Congrats on a great bird !
Flight


----------



## Macs13 (Apr 24, 2019)

Hell yeah! 

Sent from my SM-G988U using Michigan Sportsman mobile app


----------



## Liver and Onions (Nov 24, 2000)

Nice. Can you share what county ? I have read that wild turkeys had been wipped out in all of Michigan by about 1890 so if going back to then it would be 125+ years. Not a lot of public land in 1890.

L & O


----------



## Sharkbait11 (Apr 7, 2017)

Awesome bird congrats!


----------



## Jerry Lamb (Aug 3, 2015)

Liver and Onions said:


> Nice. Can you share what county ? I have read that wild turkeys had been wipped out in all of Michigan by about 1890 so if going back to then it would be 125+ years.
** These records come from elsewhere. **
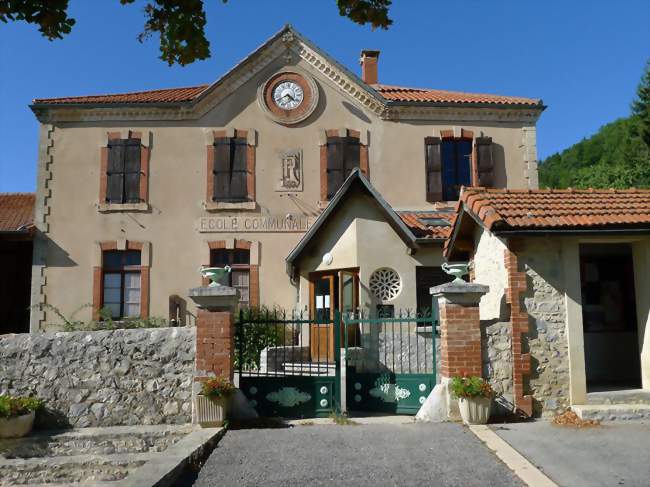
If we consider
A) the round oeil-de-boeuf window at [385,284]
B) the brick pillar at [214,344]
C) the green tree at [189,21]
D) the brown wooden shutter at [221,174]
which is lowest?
the brick pillar at [214,344]

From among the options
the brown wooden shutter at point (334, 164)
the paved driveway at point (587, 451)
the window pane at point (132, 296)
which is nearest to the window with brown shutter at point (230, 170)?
the brown wooden shutter at point (334, 164)

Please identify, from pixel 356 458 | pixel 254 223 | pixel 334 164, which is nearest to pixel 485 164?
pixel 334 164

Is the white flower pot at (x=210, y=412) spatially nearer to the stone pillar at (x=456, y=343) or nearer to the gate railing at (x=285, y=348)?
the gate railing at (x=285, y=348)

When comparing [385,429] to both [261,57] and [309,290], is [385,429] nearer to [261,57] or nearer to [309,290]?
[309,290]

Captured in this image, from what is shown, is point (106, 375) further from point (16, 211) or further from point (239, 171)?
point (16, 211)

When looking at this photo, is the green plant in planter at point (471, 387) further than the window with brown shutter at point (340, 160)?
No

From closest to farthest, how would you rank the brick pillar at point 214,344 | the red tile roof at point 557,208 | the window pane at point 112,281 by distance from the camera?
the red tile roof at point 557,208, the brick pillar at point 214,344, the window pane at point 112,281

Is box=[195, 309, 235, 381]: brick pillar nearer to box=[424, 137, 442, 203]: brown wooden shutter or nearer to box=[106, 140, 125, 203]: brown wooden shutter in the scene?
box=[106, 140, 125, 203]: brown wooden shutter

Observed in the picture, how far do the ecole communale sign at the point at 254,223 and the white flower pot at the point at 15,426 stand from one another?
27.9 ft

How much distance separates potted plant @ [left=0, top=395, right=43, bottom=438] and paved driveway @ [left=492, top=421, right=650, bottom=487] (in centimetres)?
636

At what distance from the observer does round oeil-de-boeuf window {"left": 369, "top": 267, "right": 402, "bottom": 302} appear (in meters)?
13.3

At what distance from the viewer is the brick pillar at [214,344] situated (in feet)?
26.0

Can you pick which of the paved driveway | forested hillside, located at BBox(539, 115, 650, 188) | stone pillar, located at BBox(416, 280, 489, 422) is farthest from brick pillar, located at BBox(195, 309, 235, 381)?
forested hillside, located at BBox(539, 115, 650, 188)

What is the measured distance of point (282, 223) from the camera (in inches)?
624
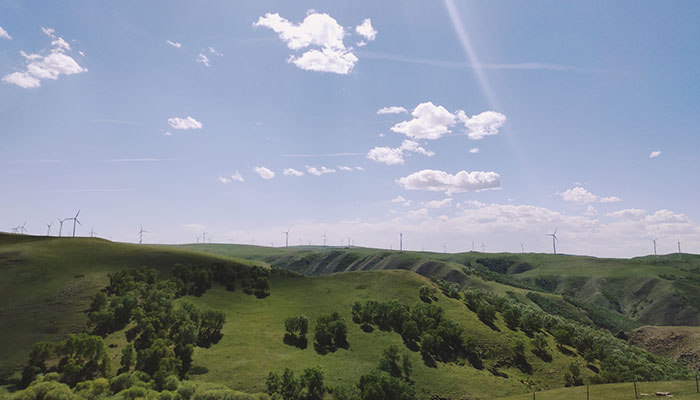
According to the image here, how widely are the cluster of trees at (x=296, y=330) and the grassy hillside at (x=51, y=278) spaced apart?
138 feet

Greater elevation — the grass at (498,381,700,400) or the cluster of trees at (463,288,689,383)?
the grass at (498,381,700,400)

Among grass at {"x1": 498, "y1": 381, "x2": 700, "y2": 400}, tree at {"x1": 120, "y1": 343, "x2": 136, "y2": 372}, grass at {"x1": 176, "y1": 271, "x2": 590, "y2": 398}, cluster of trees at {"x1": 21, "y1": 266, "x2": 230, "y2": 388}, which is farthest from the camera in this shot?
grass at {"x1": 176, "y1": 271, "x2": 590, "y2": 398}

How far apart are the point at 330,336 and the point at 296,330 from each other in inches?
345

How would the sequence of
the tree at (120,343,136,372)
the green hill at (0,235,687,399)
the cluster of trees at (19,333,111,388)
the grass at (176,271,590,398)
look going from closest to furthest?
the cluster of trees at (19,333,111,388) → the tree at (120,343,136,372) → the grass at (176,271,590,398) → the green hill at (0,235,687,399)

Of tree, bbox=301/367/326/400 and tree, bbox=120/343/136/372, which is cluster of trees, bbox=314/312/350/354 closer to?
tree, bbox=301/367/326/400

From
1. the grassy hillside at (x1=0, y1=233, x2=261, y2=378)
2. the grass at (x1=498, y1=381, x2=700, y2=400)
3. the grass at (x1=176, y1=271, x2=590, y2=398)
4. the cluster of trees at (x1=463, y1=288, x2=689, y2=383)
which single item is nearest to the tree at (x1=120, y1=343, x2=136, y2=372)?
the grass at (x1=176, y1=271, x2=590, y2=398)

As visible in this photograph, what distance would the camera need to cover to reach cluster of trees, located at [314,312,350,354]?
77062mm

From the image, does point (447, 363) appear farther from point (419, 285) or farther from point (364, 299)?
point (419, 285)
Not a lot of public land in 1890.
> 
> L & O


St. Clair. Based on my description of where it happened you can probably figure it out...


----------



## retired dundo (Jul 21, 2015)

Congrats nice turkey and pics.I live in southern end of st clair started seeing turkeys until around 2000 by me didn’t start hunting them until 2005 everyone around me agreed to let the flocks build up.Now there’s almost to many so the farmers say


----------



## Jerry Lamb (Aug 3, 2015)

retired dundo said:


> Congrats nice turkey and pics.I live in southern end of st clair started seeing turkeys until around 2000 by me didn’t start hunting them until 2005 everyone around me agreed to let the flocks build up.Now there’s almost to many so the farmers say


I hadn't shot a bird since 2013. Used to think you could only get them up north. And as I got better at Walleye fishing, that was always the priority. I just figured what the heck, won't know unless I go. Started to really miss it. I also got a new girlfriend two years ago...long distance, so Saturdays and Sundays away from each other are tough. Part of the reason I passed on last weekend. The other was I had #6 Turkey loads in lead, and the Friday night before I read the boundry signage and it said steel shot only. No go. I would have gotten a ticket if checked. So I scouted Sat. AM. Thank god I had paid 29.00 for 10 Hevishot #4 .10ga. duck loads. I thought sure Ill waste the money. Maybe I'll need them, was 15 years ago.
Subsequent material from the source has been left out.